The Big Bang theory, based on speculations dating back to 1922 and confirmed by astronomers in the 1960s, posited that the universe began as a minuscule fireball of extreme density and temperature and that it has been expanding and cooling ever since. But the theory said nothing about what came before or even during the split second when everything went bang. In December 1979 Guth, then 32 and an obscure physicist at the Stanford Linear Accelerator Center, emerged as the first scientist to offer a plausible description of the universe when it was less than one-hundredth of a second old. During an unimaginably explosive period between 10-37 second and 10-34 second after its birth, Guth said, the universe expanded at a rate that kept doubling before beginning to settle down to the more sedate expansion originally described by the Big Bang theory.

Guth's theory of inflation—the name he coined for this superfast early-universe expansion—has since vanquished every theoretical challenge and grown stronger with each new cosmological finding, including the latest, largest one: that the universe's expansion rate, long thought to be slowing, is actually accelerating. "There's no competition, but that's not for lack of trying," says cosmologist Alexander Vilenkin of Tufts University. "Many people have tried to develop a model that addresses the same problems, and they have failed." Guth's reputation has ascended with the theory: He has gone from an underemployed postdoc to cosmology's leading man. In April of last year, he received the Benjamin Franklin Medal in physics, often a precursor to the Nobel Prize.
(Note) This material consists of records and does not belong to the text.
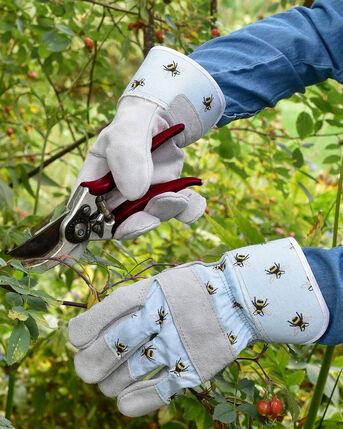 Bee Gardening Gloves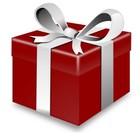 Standaard cadeau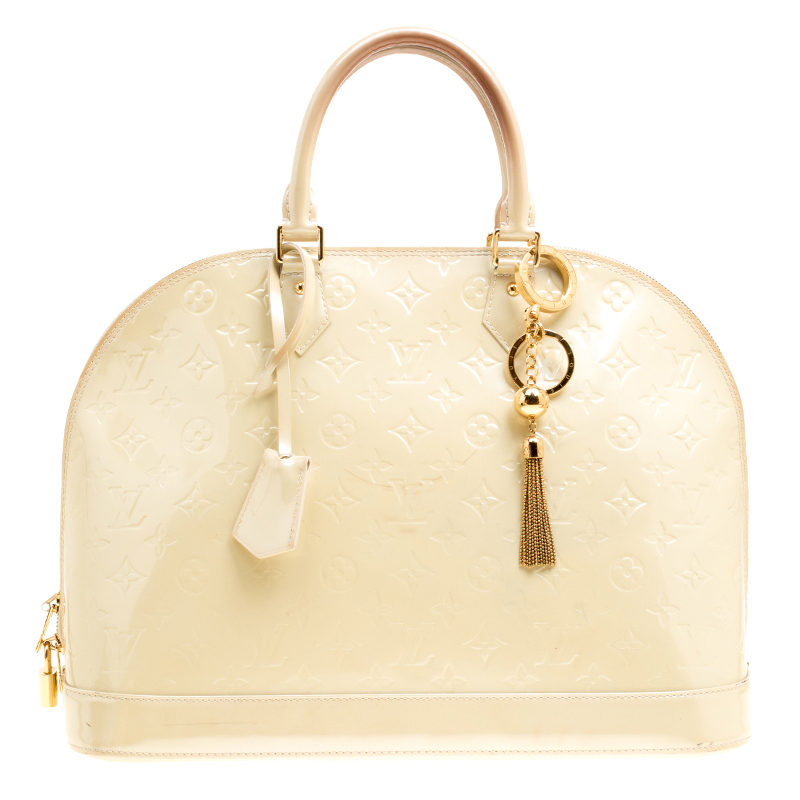Купить со скидкой Louis Vuitton Perle Monogram Vernis Alma GM Bag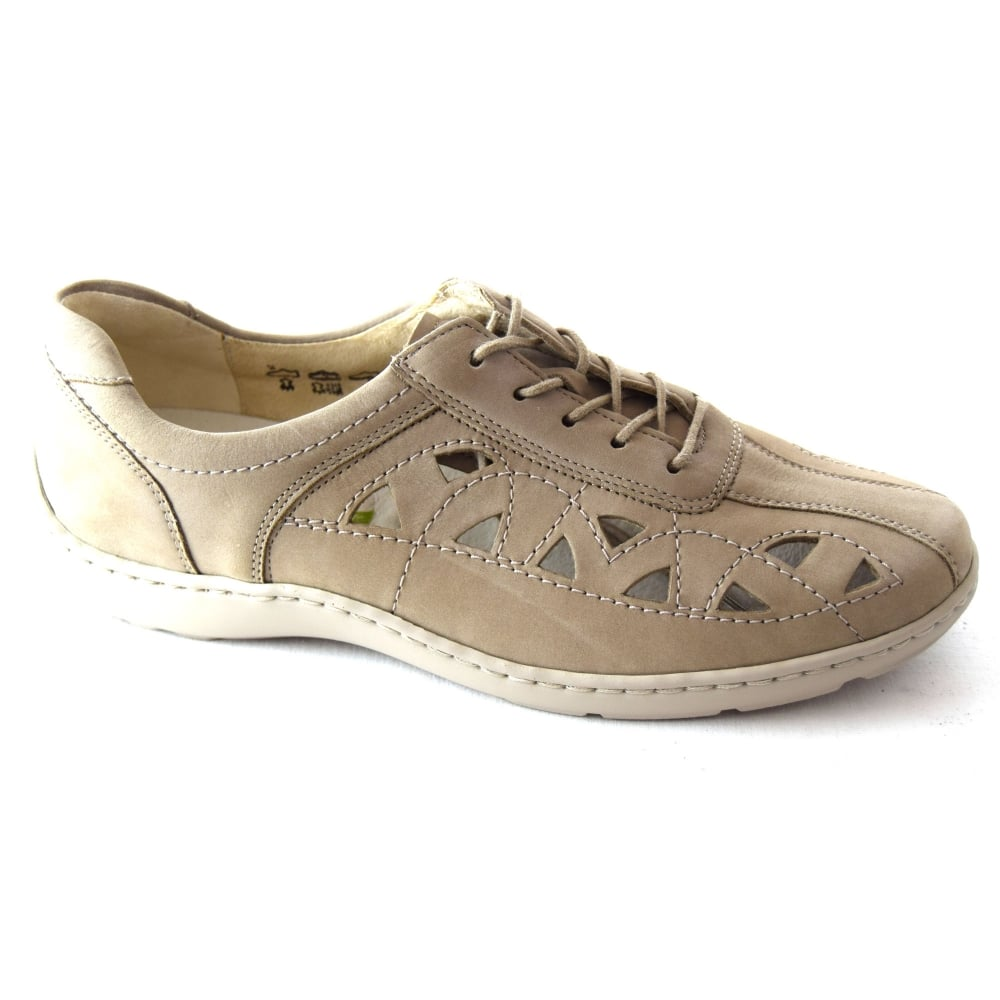 0799232d6c7 Waldlaufer PENNY LADIES LIGHTWEIGHT WALKING SHOE - Womens Footwear ...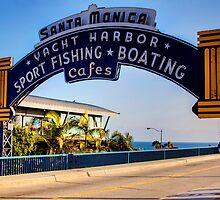 Santa Monica Pier Sign. Series. 1 of 5 by RickyBarnard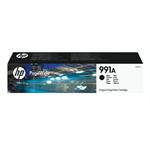 HP M0J86AE (991A) Printhead black, 10K pages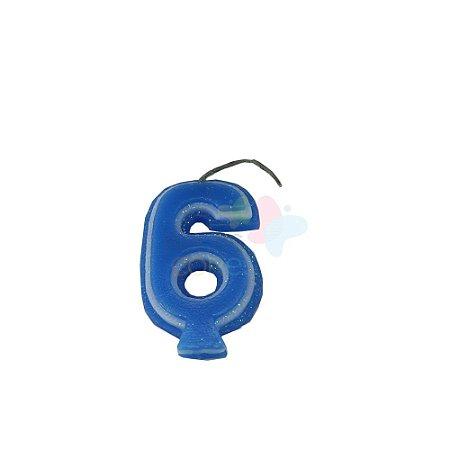 Velas de Aniversário - Numero 6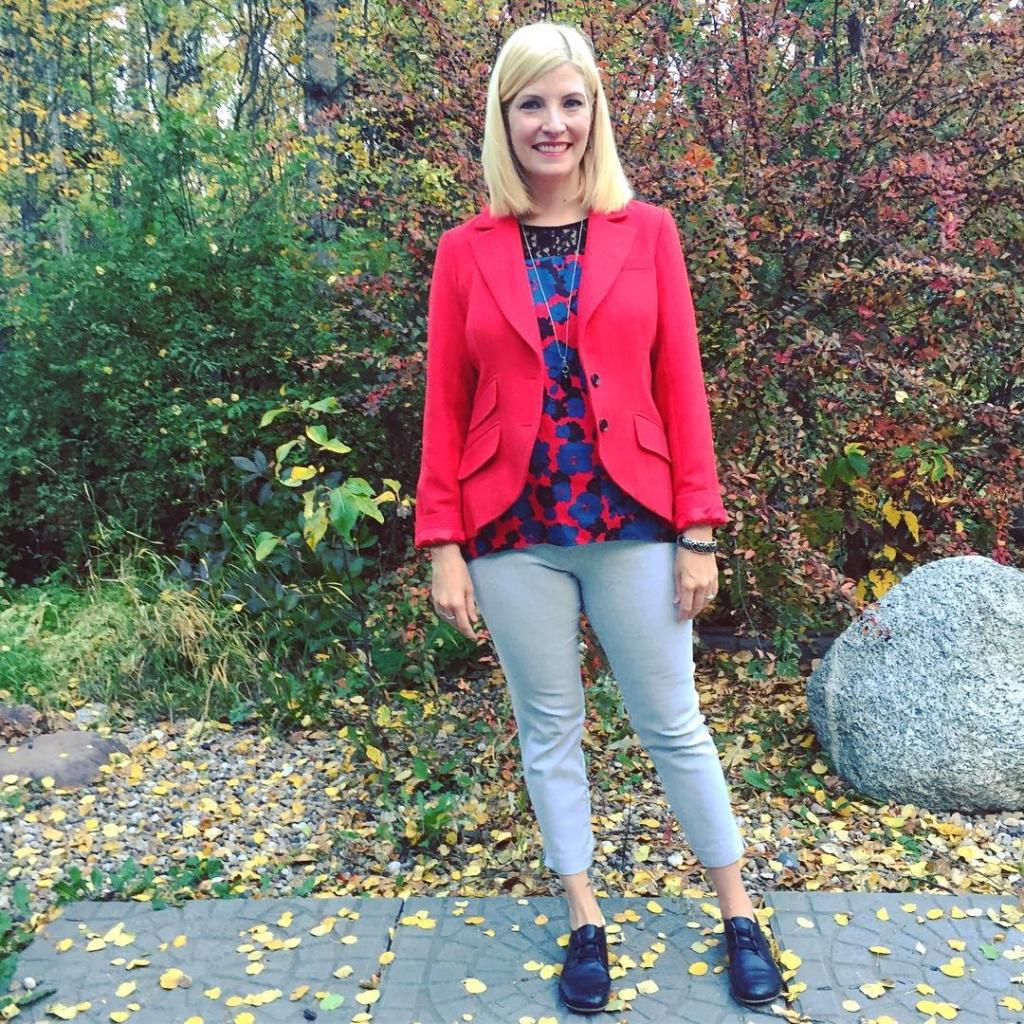 Red Joe brand wool blazer $7 and Lila Rose pants $7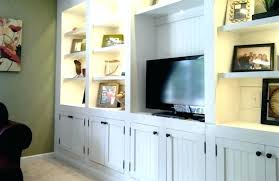 built in living room cabinets living room built ins ideas contemporary living room cabinets wooden
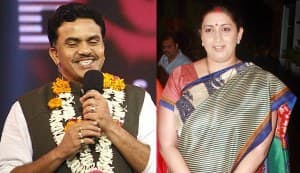 Smriti Irani files defamation suit against Congress MP Sanjay Nirupam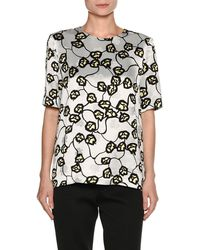 Marni - Printed Short-sleeve Top - Lyst
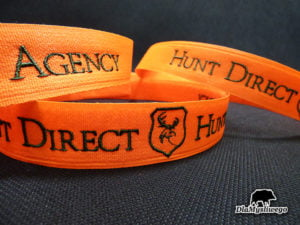 Opaska z haftem hunt direct agency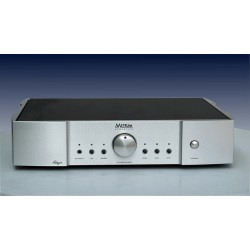 Metrum Adagio-B Digital Analog Converter, black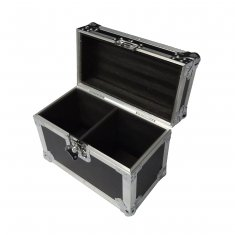 Power Acoustics - Flight Cases - FC MINI LYRE TWIN BS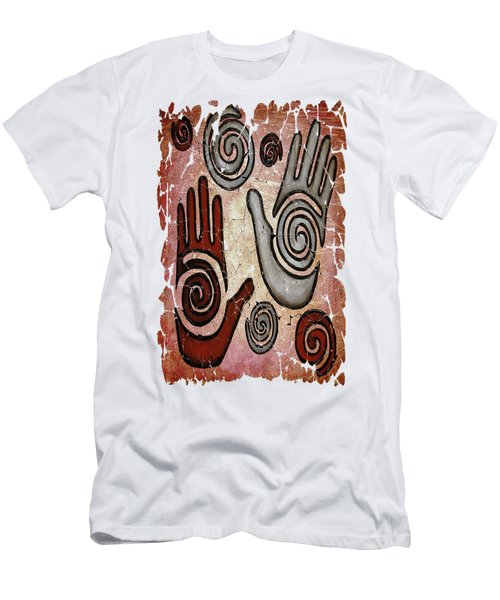 Healing Hands Fresco Men's T-Shirt (Athletic Fit)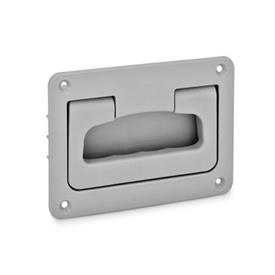 EN 825.2 Technopolymer Plastic Folding Handles with Recessed Tray, with Spring-Loaded Return Color: GR - Gray, RAL 7035, matte finish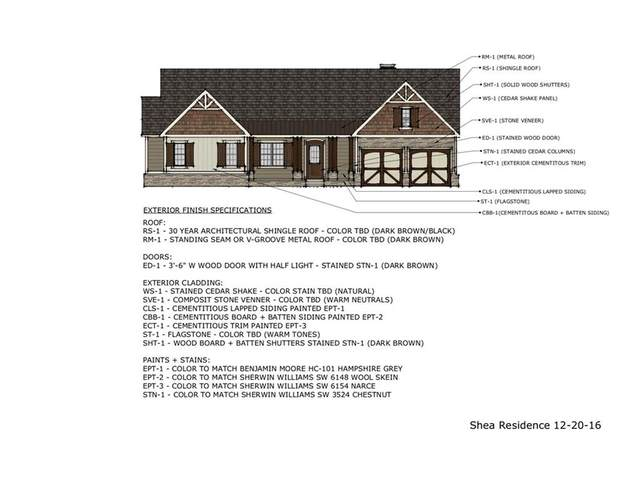 3720 Ronny Way, Gainesville, GA 30506 (MLS #6686330) :: Team RRP | Keller Knapp, Inc.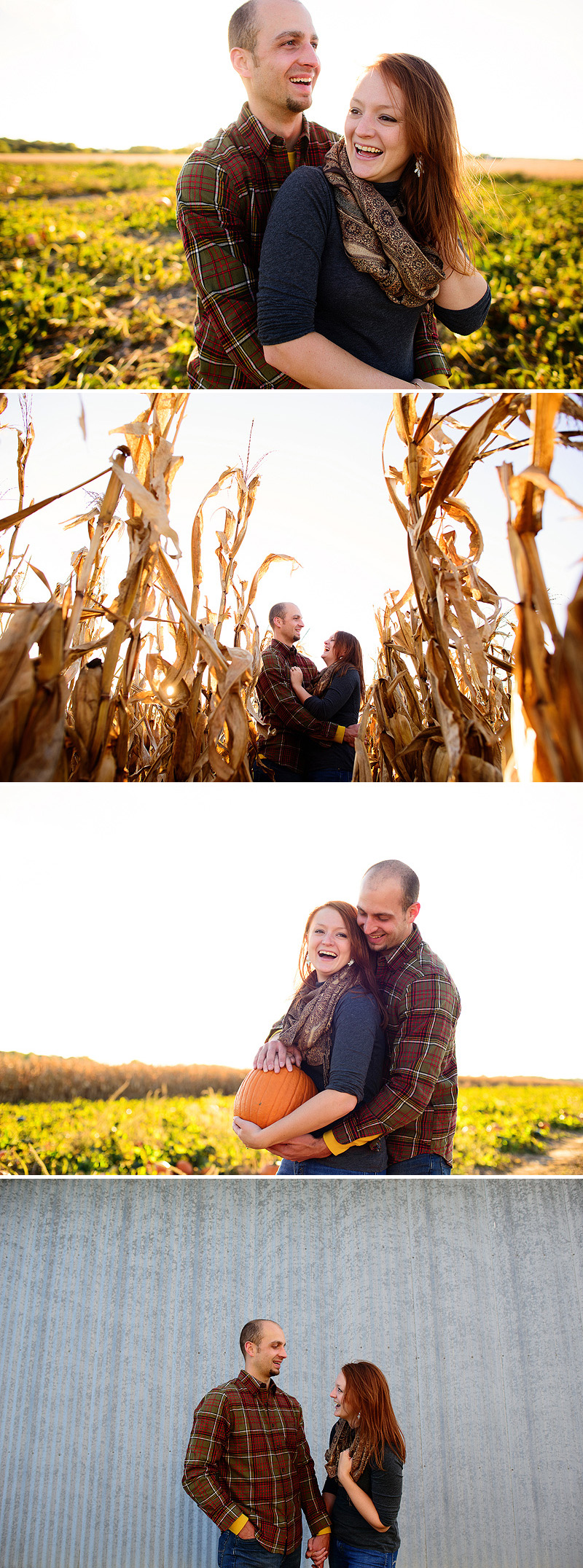 Fun fall engagement pictures at a pumpkin patch in Lawrence, Kansas.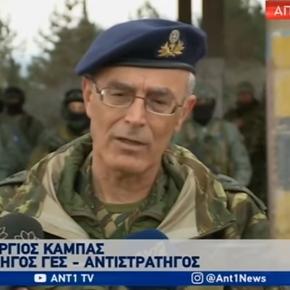 Εντυπωσιακή στρατιωτική άσκηση Ελλήνων και Αμερικανών –ΒΙΝΤΕΟ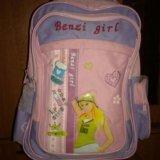 Рюкзак для девочки на колёсах и выдвигающейся ручк. Фото 1.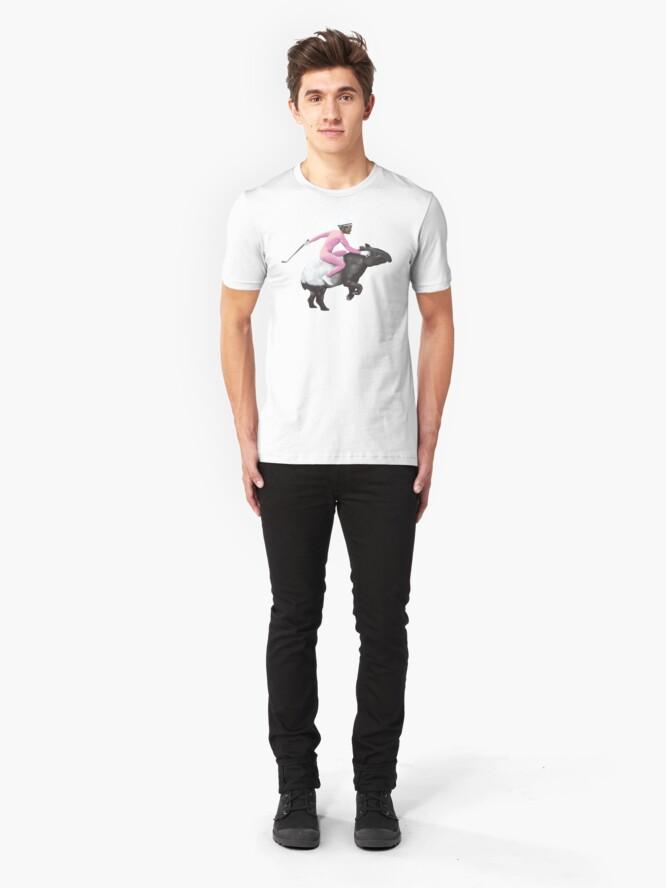 Alternate view of Turbo Tapir | Digital Illustration Slim Fit T-Shirt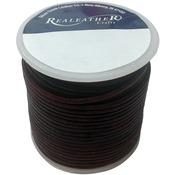 Mahagony - Round Leather Lace 2mm 25yd Spool
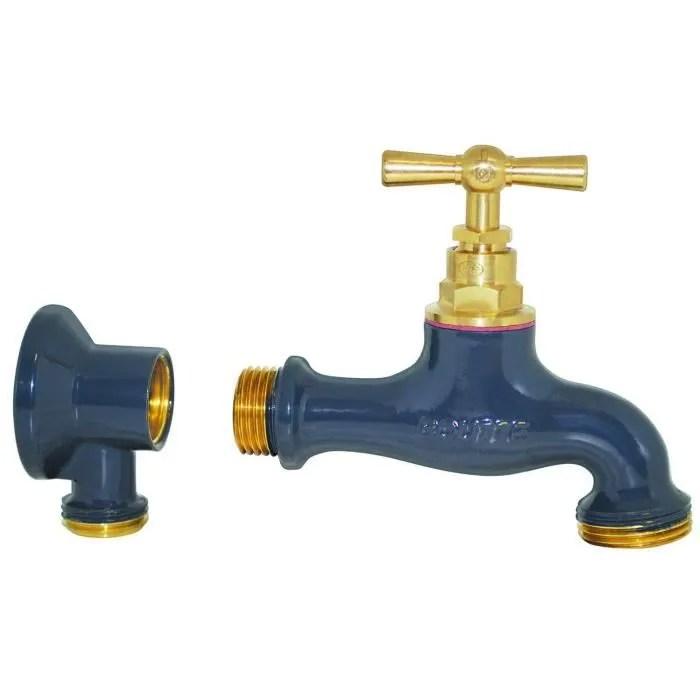 robinet d exterieur et applique assortie en laiton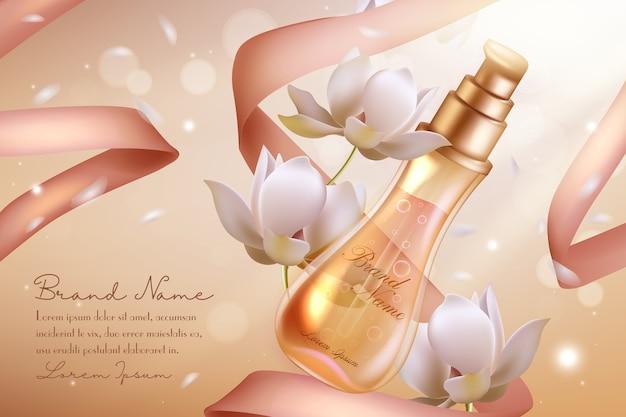 Frasco de vidro spray para cosméticos com perfume de flor de laranjeira Vetor Premium
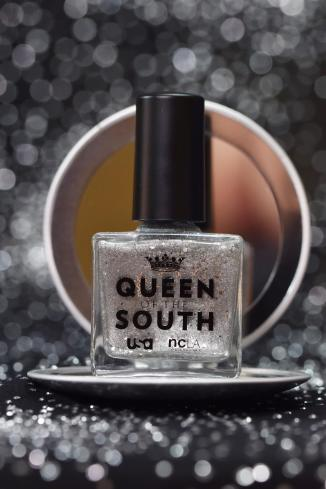 NEWS NCLA QUEEN OF THE SOUTH (2)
Meanwhile, the time has come to contemplate inflation's largest implication, one that seemed overreaching for an unproved theory in 1979 but that now must be faced squarely. The whole universe may be, to use Guth's phrase, "a free lunch." The primordial "stuff" of inflation, he and other cosmologists contend, is very likely a spontaneous creation, a no-strings gift that boiled out of absolutely nowhere by means of an utterly random but nonetheless scientifically possible process. Now that inflation theory is approaching dogma, it is bringing science to the brink of answering one of the largest questions of all: Why is there something rather than nothing?

To find out, I walk across campus at the Massachusetts Institute of Technology, where Guth is the V. F. Weisskopf Professor of Physics. His office is in building 6—at aggressively utilitarian MIT, buildings are numbered, not named—at the end of a quarter-mile connector that students call "the infinite hallway." I knock. Guth isn't there. "He's always late," a passing professor says helpfully. Guth's assistant unlocks the door for me.

It looks like something went bang in Guth's office: Even by distracted-genius standards, it is a terrific mess. A pile of 39 empty soda bottles, mostly Diet Pepsi, leans against the wall. The litter includes a half-finished grande coffee, empty computer-parts boxes, and other debris. Covering all the horizontal surfaces is seemingly every paper or book ever written about cosmology, astrophysics, or particle physics. The piles on Guth's desk are higher than his computer monitor. It's a big office by academic standards, maybe 15 by 20 feet, but one must hop between the few clear spaces on the carpet to get anywhere.

And here comes Guth, apologizing for his lateness, hand extended. He is shortish at 5 feet 7 inches and energetic, sort of bouncy. It's easy to believe he was once the champion long jumper at his high school in Highland Park, New Jersey. His neck projects forward at about a 45-degree angle from his shoulders, giving the impression that he is fascinated by everything, which is true. His graying hair covers his ears. He wears gold-rimmed glasses, a blue button-down shirt with no tie, khaki pants, casual brown leather shoes, and one of those nerd watches with a numeric keypad. He talks quickly, with a strong Jersey accent. He is 55, the son of a dry cleaner. He is a family man, with a son in college and a daughter in high school, and he is pleasantly down-to-earth, laughing loudly and often as we discuss the impossible parking situation at MIT.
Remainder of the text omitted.